— BEGIN —

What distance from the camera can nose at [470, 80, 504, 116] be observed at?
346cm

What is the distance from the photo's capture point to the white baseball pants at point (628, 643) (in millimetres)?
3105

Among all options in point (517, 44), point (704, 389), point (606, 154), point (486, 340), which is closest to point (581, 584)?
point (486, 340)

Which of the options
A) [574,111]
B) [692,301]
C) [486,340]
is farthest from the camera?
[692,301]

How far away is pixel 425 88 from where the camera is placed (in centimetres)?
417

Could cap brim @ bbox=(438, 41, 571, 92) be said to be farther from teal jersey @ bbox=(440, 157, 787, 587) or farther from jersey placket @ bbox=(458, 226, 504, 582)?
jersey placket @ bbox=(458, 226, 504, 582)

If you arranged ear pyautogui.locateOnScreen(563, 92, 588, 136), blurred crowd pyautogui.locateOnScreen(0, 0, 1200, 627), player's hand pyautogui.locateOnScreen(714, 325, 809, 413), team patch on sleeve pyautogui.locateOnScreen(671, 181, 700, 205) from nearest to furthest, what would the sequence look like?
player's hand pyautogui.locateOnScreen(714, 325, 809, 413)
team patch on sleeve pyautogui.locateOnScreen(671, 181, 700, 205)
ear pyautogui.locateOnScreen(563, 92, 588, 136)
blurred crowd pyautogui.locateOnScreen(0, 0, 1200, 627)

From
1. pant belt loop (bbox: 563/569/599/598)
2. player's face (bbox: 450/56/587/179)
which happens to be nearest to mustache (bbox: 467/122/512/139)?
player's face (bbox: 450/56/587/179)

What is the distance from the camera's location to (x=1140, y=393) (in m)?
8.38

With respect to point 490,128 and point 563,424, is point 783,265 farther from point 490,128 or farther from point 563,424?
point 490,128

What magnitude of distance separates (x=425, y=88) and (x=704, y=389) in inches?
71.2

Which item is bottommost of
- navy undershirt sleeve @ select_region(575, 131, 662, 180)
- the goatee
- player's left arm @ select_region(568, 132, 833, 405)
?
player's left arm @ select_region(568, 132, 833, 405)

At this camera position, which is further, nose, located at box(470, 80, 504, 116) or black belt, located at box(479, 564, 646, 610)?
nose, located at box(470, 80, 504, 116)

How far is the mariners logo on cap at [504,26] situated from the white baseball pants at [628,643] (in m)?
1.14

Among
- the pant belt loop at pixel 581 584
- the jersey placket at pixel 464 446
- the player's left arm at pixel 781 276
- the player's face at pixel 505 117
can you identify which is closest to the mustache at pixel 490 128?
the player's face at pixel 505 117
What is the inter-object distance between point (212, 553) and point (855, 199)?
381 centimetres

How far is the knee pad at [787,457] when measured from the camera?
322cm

— END —

Reproduce only the lines running from the one that contains "What is the distance from the camera's" to the last line of the records.

What is the distance from the camera's location to (x=1140, y=393) (in m)?
8.38

With respect to point 490,128 and point 563,424, is point 783,265 farther from point 490,128 or farther from point 563,424?
point 490,128

What magnitude of distance separates (x=425, y=88) and (x=704, y=389) in inches?
71.2

Which item is bottommost of
- navy undershirt sleeve @ select_region(575, 131, 662, 180)
- the goatee
- player's left arm @ select_region(568, 132, 833, 405)
?
player's left arm @ select_region(568, 132, 833, 405)

At this camera position, which is further, nose, located at box(470, 80, 504, 116) or black belt, located at box(479, 564, 646, 610)?
nose, located at box(470, 80, 504, 116)

How far is the mariners logo on cap at [504,26] situated from the white baseball pants at [628,643] (in m)?
1.14

Among
- the pant belt loop at pixel 581 584
- the jersey placket at pixel 464 446
- the player's left arm at pixel 781 276
- the player's face at pixel 505 117
can you identify which is closest to the mustache at pixel 490 128?
the player's face at pixel 505 117
What is the inter-object distance between point (212, 553) and point (855, 199)?
381 centimetres

How far is the knee pad at [787,457] when measured from the camera?
322cm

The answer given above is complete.